Excerpt to read »

* Begin *

Skip to main content

Installation

pip install parsefy fastapi python-multipart uvicorn
  • parsefy: Parsefy SDK for document extraction
  • fastapi: Modern, high-performance web framework for Python
  • python-multipart: Required by FastAPI for file upload handling
  • uvicorn: Lightning-fast ASGI server to run FastAPI

Environment setup

export PARSEFY_API_KEY=pk_your_api_key

Basic setup

from fastapi import FastAPI, UploadFile, HTTPException
from parsefy import Parsefy, APIError
from pydantic import BaseModel, Field

app = FastAPI()
client = Parsefy()

class Invoice(BaseModel):
    # REQUIRED - triggers fallback if below confidence threshold
    invoice_number: str = Field(description="The invoice number")
    total: float = Field(description="Total amount including tax")
    
    # OPTIONAL - won't trigger fallback if missing
    date: str | None = Field(default=None, description="Invoice date")
    vendor: str | None = Field(default=None, description="Vendor name")

@app.post("/extract")
async def extract_invoice(file: UploadFile):
    contents = await file.read()
    
    result = await client.extract_async(
        file=contents,
        schema=Invoice,
        confidence_threshold=0.85,  # default
        enable_verification=True  # Enable math verification
    )
    
    if result.error:
        raise HTTPException(status_code=422, detail=result.error.message)
    
    return {
        "data": result.data.model_dump(),
        "confidence": result.meta.confidence_score if result.meta else None,
        "field_confidence": [fc.model_dump() for fc in result.meta.field_confidence] if result.meta else [],
        "credits": result.metadata.credits,
        "fallback_triggered": result.metadata.fallback_triggered,
        "verification": result.verification.model_dump() if result.verification else None,
    }
Run with:
uvicorn main:app --reload

Multiple document types

from enum import Enum
from fastapi import FastAPI, UploadFile, HTTPException, Query
from parsefy import Parsefy
from pydantic import BaseModel, Field

app = FastAPI()

* End *

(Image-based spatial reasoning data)

* Begin *

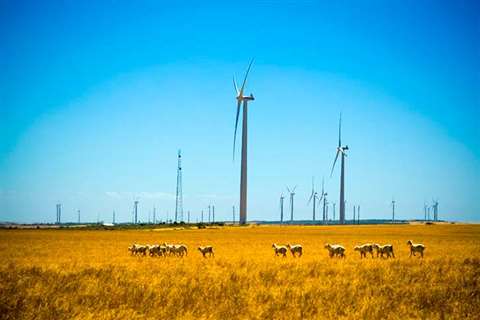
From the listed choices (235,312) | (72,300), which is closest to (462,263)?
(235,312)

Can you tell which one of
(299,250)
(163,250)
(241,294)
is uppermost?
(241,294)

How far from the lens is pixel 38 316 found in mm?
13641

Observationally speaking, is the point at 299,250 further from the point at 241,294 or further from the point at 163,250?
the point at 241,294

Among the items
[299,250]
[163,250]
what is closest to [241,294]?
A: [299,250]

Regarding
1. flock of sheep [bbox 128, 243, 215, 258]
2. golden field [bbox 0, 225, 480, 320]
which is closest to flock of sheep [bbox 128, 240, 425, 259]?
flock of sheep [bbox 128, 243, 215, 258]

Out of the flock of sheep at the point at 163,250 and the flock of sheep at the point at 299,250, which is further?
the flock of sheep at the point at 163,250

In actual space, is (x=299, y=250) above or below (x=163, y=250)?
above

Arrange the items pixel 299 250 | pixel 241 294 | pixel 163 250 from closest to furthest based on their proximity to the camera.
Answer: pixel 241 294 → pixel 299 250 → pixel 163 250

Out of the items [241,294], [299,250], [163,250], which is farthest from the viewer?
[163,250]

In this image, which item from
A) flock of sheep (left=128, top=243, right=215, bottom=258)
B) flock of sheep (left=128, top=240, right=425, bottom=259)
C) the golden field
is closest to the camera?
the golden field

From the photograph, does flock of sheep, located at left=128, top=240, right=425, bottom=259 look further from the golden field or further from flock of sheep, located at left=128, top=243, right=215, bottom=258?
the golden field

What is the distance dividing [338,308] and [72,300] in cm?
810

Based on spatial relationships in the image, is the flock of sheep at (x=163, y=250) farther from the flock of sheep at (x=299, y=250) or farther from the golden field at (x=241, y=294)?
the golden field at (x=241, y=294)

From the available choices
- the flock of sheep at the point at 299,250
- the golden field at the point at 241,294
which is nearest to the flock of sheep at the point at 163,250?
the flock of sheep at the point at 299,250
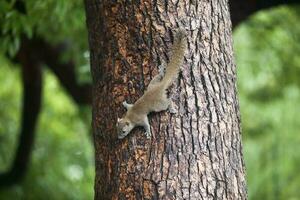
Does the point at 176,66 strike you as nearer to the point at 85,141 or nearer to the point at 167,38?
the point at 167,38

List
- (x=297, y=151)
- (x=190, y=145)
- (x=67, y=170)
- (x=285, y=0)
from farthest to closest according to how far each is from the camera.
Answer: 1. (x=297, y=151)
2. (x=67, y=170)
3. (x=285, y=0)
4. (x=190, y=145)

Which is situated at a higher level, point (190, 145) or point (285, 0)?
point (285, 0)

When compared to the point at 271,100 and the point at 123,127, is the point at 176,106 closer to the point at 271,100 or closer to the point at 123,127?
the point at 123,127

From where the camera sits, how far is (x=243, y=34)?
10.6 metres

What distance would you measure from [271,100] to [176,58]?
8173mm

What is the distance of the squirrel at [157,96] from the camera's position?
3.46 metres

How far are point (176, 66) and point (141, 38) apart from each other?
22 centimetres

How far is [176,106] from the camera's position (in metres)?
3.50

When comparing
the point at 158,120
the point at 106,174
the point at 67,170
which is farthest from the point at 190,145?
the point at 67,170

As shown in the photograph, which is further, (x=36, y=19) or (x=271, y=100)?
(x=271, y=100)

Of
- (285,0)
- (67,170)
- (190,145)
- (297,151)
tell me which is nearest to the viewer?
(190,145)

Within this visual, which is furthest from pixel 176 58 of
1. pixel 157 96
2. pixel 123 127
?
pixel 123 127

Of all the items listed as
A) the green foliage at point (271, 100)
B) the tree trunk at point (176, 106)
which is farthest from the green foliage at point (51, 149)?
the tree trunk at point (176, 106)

* End *

Exercise instructions »
A. According to the Parsefy guide, which package does FastAPI need to handle file uploads?
B. Pull out, word for word, the passage of the Parsefy guide that starts with the words containing "Basic setup" and ends with "client = Parsefy()".

Per-task outputs »
A. python-multipart

B.
Basic setup

from fastapi import FastAPI, UploadFile, HTTPException
from parsefy import Parsefy, APIError
from pydantic import BaseModel, Field

app = FastAPI()
client = Parsefy()